U.S. Army Garrison-Pohakuloa police complete Taser training
July 13, 2012
By Bob McElroy, IMCOM
USAG POHAKULOA, Hawaii - U.S. Army Garrison Pōhakuloa's police force became the first Army police department in Hawaii to be certified to use the Taser when it completed training on June 29.
The Taser training was the culmination of three-days of training that included active shooter training and exercises as well as radar and Lidar training.
Department of the Army police instructors from the USAG Hawaii Directorate of Emergency Services conducted the training and certified the Pōhakuloa officers.
Each of the officers had to shoot the X-26 Taser at several targets, be shot by the Taser and pass a written exam in order to be certified.
The X-26 Taser has a laser sight that places a red spot on a person. When the officer pulls the trigger a Nitrogen cartridge fires two barbed-metal prongs attached to thin wires up to 15 meters. When the prongs embed themselves into a person the device shoots 40,000 volts of electricity into him or her.
The electricity temporarily disables the person and allows the officer time to subdue, restrain or handcuff him.
A police officer can also use the X26 in drive stun mode by removing the cartridge. This exposes two metal prongs which the officer presses onto a person.
Officers can mount a small camera to the X26 that records audio and video when they fire it. The officer can download the audio and video to a computer to review later.

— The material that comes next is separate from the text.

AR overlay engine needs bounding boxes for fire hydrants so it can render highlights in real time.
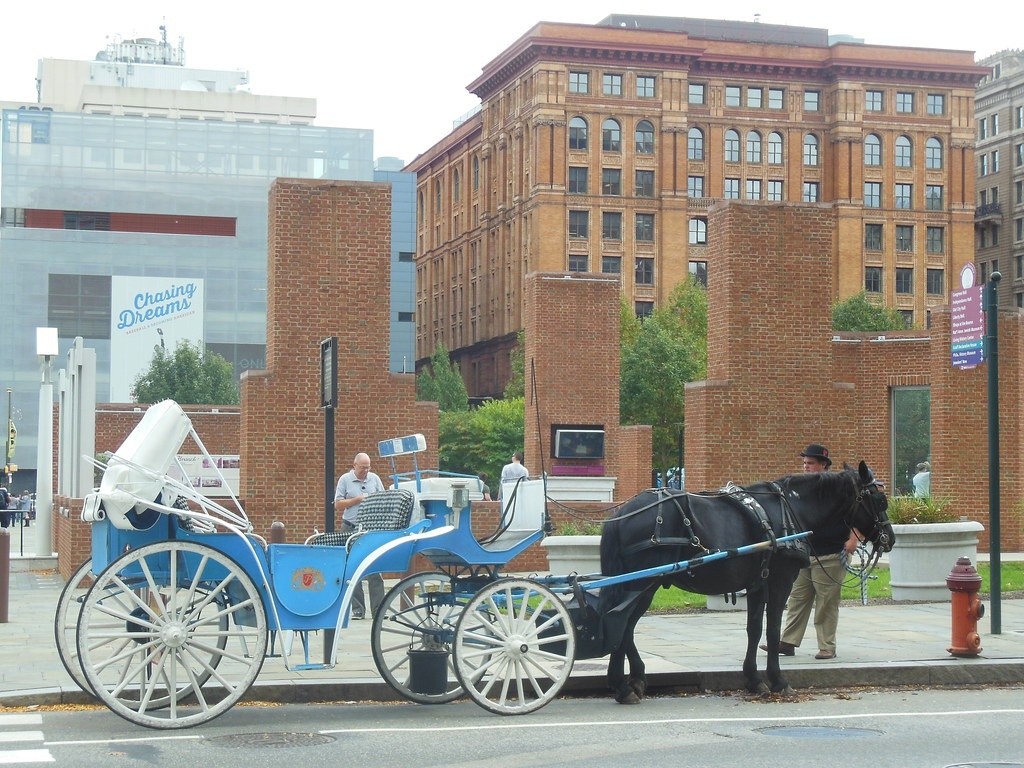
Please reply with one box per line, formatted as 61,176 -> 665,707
945,554 -> 987,659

Police Officer Ivan Ng said he felt the shock run through his body when he was hit. He likened the sensation to getting a shock when you plug a cord into an outlet, only stronger.
"It lasts for five seconds but it feels like it's longer," Ng said.
Police Sgt. Lance Stevens said the shock from the Taser caused his muscles to contract immediately.
"It felt like the hardest workout I ever had," Stevens said. "My muscles got so tight, there was pain from my muscles cramping."
Stevens said it is good to have the Taser as part of his department's equipment because it gives the police another option in challenging situations.
"I definitely feel more confident to have another level of force," he said.